Text provided –
——
Location
- Shelby, North Carolina 28152 United States
- 35°16′21″N 81°36′35″W﻿ / ﻿35.2726°N 81.6096°W

Information
- Type: Public
- Opened: 1967 (59 years ago)
- School district: Cleveland County Schools
- Superintendent: Stephen Fisher
- CEEB code: 340390
- NCES School ID: 370090000340
- Principal: Jeremy Shields
- Teaching staff: 64.23 (FTE)
- Grades: 9–12
- Enrollment: 1,101 (2023-2024)
- Student to teacher ratio: 17.14
- Campus type: Rural
- Colors: Green and gold
- Athletics conference: Big South Conference
- Team name: Chargers
- Rivals: Shelby High School, Burns High School, Kings Mountain High School
- Yearbook: The Crestonian
- Feeder schools: Crest Middle School
- Website: https://chs.clevelandcountyschools.org/

= Crest High School (North Carolina) =

Public secondary school in Shelby, North Carolina (USA)
——
Your tasks –
1. In the Crest High School profile, what is the school's team name?
2. Update the Crest High School profile from "- Student to" up to and including "North Carolina (USA)", with "Chargers" changed to "Crest Chargers".

[Records from a data collection]
——
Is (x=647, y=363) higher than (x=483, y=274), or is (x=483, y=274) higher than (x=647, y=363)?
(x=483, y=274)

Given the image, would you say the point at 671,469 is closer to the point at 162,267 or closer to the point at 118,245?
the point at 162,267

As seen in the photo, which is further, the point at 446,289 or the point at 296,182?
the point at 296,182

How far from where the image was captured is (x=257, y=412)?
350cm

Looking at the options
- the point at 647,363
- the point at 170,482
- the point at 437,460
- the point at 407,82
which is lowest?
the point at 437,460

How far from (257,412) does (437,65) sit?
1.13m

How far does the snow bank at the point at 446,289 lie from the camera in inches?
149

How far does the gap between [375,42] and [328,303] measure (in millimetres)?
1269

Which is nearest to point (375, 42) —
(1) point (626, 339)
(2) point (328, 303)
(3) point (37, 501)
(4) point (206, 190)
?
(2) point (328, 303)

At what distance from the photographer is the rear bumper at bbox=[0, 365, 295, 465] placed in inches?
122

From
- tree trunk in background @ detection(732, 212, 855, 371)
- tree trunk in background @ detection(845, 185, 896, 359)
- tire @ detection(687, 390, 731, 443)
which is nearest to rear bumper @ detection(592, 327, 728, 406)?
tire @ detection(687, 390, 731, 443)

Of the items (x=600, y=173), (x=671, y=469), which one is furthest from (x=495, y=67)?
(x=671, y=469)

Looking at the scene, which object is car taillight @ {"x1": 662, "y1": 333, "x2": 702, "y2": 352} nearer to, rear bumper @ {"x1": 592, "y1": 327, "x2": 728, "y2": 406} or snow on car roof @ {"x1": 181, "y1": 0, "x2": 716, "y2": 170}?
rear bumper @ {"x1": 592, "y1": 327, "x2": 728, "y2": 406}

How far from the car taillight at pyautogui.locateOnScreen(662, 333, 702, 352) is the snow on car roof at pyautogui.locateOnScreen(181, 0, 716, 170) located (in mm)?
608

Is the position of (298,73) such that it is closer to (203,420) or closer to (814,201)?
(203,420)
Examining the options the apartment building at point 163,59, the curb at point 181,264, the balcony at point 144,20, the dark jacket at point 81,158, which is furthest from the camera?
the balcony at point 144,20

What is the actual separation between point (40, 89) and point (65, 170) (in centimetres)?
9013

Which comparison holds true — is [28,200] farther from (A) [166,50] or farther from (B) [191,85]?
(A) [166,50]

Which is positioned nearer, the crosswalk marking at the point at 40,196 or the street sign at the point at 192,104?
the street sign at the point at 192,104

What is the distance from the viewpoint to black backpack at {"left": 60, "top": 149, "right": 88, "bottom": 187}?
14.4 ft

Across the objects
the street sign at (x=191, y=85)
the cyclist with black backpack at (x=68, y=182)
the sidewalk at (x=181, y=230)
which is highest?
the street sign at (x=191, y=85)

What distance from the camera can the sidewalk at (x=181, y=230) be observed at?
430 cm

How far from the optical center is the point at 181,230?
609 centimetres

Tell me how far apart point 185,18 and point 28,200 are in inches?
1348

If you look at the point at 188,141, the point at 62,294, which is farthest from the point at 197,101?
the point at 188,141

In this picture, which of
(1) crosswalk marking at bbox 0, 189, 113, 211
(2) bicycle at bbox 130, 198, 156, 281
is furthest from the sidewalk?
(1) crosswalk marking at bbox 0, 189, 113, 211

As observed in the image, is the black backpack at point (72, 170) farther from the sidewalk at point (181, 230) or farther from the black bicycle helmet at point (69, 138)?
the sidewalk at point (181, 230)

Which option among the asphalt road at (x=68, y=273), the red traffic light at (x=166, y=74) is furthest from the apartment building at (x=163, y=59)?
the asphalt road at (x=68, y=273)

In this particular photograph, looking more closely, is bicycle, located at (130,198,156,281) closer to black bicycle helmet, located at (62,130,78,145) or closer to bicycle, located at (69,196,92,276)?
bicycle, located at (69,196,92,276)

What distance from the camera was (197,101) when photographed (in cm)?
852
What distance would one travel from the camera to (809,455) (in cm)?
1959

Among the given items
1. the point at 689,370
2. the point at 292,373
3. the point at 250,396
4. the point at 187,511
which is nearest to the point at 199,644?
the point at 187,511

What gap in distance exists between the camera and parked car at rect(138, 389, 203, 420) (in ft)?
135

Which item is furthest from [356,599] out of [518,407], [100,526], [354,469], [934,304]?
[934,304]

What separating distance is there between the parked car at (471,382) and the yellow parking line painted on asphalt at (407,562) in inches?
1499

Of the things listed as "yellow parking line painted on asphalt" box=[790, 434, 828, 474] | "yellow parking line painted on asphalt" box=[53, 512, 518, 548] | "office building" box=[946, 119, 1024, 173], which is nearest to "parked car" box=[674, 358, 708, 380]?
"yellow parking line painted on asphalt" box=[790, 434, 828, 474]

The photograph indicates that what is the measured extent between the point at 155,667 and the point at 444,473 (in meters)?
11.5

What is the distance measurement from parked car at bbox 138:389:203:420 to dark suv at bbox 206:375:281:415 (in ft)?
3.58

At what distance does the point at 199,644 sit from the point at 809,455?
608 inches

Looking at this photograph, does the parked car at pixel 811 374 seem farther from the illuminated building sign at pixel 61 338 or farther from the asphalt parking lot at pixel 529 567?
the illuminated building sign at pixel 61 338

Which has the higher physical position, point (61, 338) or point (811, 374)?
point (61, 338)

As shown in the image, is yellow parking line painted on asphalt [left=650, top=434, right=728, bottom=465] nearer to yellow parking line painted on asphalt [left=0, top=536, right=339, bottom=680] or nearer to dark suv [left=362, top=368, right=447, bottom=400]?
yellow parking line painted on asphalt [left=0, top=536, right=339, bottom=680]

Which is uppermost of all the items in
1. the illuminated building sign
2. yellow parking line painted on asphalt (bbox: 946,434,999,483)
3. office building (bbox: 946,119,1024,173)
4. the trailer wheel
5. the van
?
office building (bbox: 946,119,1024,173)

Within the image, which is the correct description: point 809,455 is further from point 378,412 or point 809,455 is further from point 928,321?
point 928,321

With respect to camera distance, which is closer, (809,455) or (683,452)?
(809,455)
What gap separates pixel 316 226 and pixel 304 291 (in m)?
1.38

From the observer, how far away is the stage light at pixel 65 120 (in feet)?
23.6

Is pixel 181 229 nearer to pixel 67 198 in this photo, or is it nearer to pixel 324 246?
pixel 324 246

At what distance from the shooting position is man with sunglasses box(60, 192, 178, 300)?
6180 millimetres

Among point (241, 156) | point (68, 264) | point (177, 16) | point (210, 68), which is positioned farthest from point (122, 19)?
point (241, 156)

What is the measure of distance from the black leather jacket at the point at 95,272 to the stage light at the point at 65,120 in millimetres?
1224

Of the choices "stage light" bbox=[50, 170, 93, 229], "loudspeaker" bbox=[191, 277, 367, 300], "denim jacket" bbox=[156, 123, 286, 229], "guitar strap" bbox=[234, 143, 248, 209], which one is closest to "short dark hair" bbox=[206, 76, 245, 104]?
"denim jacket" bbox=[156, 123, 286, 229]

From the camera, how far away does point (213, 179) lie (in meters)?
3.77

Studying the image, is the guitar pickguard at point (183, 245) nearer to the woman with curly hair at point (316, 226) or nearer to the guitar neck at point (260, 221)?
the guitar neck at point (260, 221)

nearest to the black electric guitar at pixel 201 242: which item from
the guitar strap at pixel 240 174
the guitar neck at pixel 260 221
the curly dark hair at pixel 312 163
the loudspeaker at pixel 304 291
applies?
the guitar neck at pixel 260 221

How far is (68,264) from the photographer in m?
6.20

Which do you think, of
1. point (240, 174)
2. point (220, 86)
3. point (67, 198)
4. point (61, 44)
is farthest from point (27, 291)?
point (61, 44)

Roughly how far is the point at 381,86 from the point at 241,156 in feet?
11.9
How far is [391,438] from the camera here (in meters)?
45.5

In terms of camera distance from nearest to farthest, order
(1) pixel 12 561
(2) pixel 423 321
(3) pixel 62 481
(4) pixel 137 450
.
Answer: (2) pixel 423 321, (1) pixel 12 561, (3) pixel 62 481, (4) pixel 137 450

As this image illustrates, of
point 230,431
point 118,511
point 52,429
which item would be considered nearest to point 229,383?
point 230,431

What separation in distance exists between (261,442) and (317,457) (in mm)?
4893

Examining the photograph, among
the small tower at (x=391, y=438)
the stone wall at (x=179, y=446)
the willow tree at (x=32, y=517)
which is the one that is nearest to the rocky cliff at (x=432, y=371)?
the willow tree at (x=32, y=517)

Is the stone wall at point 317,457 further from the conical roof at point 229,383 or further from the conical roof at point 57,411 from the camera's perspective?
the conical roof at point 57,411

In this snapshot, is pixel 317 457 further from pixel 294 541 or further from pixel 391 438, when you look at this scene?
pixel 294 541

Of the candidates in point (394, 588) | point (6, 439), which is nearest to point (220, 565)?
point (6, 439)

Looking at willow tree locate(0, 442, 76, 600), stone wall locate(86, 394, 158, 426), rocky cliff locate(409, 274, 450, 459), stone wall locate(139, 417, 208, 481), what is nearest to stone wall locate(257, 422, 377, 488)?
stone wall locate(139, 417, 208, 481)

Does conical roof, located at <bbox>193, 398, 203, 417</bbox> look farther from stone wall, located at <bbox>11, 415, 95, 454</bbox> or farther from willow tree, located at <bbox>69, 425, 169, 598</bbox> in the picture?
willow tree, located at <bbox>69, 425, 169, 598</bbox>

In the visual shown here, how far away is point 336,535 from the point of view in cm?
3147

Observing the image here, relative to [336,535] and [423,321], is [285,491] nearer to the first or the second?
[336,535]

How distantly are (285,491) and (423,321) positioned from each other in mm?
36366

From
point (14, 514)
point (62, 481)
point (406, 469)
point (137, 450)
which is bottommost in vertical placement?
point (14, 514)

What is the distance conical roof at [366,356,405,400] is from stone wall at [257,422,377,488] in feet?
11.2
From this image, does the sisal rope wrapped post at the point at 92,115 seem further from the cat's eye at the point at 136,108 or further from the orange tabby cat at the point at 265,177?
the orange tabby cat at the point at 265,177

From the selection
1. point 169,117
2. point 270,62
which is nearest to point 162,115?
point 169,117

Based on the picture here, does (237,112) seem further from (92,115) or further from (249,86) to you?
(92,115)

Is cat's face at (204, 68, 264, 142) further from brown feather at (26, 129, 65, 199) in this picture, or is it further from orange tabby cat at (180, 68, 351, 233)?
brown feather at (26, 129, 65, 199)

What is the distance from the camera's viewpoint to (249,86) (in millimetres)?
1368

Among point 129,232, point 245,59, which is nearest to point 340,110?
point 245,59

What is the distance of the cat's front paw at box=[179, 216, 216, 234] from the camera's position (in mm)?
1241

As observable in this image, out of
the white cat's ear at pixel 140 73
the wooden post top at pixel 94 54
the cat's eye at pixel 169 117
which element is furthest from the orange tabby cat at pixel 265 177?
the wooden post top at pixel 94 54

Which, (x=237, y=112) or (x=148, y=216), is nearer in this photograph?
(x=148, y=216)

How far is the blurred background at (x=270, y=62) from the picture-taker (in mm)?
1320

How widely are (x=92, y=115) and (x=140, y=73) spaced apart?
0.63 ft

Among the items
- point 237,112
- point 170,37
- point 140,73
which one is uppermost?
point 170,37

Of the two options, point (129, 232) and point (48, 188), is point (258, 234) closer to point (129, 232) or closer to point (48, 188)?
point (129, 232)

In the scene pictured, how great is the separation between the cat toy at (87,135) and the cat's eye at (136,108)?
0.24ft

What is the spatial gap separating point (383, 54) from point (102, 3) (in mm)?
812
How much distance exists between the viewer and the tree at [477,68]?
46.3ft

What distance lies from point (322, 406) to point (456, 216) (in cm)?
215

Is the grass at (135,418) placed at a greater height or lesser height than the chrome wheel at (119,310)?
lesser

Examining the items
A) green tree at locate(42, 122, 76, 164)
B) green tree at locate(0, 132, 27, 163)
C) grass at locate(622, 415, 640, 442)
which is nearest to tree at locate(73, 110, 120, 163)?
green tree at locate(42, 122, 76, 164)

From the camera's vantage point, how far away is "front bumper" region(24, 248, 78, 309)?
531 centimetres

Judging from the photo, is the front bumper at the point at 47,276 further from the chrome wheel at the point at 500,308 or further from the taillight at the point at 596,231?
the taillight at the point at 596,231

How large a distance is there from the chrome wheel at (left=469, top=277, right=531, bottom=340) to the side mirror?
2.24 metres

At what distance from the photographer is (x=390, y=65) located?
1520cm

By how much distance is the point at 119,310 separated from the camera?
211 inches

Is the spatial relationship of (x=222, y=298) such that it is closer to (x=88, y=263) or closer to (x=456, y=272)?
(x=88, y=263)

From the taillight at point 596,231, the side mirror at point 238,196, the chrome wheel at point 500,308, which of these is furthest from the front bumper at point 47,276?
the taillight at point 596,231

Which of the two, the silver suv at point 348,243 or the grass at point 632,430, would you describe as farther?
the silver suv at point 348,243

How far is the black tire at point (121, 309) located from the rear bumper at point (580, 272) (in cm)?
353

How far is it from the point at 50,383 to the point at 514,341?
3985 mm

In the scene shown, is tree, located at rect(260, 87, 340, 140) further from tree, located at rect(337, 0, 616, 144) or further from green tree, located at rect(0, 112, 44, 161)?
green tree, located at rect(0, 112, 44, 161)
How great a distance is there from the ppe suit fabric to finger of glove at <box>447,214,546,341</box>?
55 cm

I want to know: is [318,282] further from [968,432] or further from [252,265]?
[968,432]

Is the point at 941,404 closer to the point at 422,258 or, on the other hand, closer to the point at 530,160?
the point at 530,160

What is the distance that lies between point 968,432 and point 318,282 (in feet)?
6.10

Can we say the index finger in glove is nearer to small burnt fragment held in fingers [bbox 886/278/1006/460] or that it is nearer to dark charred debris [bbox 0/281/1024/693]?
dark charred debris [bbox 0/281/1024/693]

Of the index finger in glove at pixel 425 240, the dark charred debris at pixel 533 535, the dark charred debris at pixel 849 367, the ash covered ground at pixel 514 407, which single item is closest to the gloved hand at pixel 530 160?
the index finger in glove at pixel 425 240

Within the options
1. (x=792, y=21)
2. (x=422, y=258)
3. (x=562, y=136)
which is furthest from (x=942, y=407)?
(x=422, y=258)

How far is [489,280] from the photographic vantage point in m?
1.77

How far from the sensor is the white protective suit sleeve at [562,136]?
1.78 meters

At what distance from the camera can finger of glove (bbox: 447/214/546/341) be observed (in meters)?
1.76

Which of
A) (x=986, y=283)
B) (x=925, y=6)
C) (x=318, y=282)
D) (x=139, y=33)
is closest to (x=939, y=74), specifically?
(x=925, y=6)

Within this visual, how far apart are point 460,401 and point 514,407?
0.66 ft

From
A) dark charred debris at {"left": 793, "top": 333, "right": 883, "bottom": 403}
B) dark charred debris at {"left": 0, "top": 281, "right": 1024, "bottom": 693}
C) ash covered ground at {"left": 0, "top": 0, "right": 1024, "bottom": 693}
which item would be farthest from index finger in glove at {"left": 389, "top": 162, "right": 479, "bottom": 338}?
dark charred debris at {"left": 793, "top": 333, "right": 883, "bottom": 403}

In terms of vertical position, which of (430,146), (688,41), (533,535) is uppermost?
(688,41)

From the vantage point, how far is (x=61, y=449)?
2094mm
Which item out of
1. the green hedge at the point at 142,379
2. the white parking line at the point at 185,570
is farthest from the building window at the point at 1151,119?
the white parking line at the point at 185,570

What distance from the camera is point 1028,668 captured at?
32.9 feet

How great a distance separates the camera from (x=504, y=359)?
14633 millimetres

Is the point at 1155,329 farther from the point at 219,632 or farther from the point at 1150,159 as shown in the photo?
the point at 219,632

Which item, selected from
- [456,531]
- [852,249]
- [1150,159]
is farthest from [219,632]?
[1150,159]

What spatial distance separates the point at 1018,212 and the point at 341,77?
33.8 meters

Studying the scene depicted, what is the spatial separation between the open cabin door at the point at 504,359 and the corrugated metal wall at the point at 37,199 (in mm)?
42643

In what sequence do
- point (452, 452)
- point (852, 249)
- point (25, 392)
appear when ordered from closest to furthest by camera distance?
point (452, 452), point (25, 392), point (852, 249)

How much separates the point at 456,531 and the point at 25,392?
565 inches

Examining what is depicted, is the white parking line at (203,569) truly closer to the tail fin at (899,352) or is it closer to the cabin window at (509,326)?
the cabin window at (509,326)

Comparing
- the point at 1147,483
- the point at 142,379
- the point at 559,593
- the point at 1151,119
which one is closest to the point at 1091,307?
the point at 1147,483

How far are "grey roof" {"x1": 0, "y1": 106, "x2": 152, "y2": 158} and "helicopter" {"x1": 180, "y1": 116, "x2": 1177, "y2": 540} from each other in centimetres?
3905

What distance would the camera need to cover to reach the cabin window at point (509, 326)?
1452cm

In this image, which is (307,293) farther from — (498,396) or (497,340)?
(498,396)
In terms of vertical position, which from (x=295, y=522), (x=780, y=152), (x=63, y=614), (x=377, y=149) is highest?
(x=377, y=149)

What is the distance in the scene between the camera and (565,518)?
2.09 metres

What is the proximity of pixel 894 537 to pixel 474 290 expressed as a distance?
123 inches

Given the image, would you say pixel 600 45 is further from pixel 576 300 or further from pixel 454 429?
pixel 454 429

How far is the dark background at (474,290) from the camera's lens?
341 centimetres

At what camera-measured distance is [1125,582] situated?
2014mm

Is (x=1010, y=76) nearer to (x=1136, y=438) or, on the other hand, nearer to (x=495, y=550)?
——
Task solutions –
1. Chargers

2.
- Student to teacher ratio: 17.14
- Campus type: Rural
- Colors: Green and gold
- Athletics conference: Big South Conference
- Team name: Crest Chargers
- Rivals: Shelby High School, Burns High School, Kings Mountain High School
- Yearbook: The Crestonian
- Feeder schools: Crest Middle School
- Website: https://chs.clevelandcountyschools.org/

= Crest High School (North Carolina) =

Public secondary school in Shelby, North Carolina (USA)